On Tue, Feb 18, 2014 at 9:34 AM, Samuel Klein meta.sj@gmail.com wrote:
Why do you want categories in the first place? Why not extract whatever semantic meaning you need (e.g., about genderbread) by parsing the sentences in each article?
Because for most people gender is a private matter which never makes it into their article because being a private matter there are no reliable sources about it?
Coming from a Western, English-language point of view it's very easy to
create structures that declare groups of people such as fa'afafine
incapable
of existing.
... so many assumptions you just made there :-)
Yes, but I happen to know they're all true; because I was speaking of myself.
Why is this a problem? The attribute "gender according to DNB" is a) useful historical data, b) verifiable, and c) easy to add to wikidata.
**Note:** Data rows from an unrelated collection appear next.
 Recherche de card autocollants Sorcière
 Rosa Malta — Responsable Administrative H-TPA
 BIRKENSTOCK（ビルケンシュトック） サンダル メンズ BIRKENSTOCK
I believe you can have "DNB-gender" as one of the variations on the global "gender" attribute. Most articles (unless they are talking about the DNB specifically) would likely refer to the global attribute. But this way you can have both datasets globally accessible. Then after the import is done, people can write bulk data-cleaning scripts to help humans review those articles where the two differ. And in cases where there is a years-long edit war about what the global attribute should be, you can keep track of what the input source-data is from various sources.
I'm primarily an en.wiki editor and frankly don't care about wikidata, except as it affects en.wiki.
What I am sure of is that 'gender' on en.wiki defaulting to DNB-gender unless the individual has spoken about their gender in reliable sources is inappropriate. Not only does it breach WP:BLP, but by white-washing minorities it is a travesty of [[Wikipedia:Systemic bias]].
cheers stuart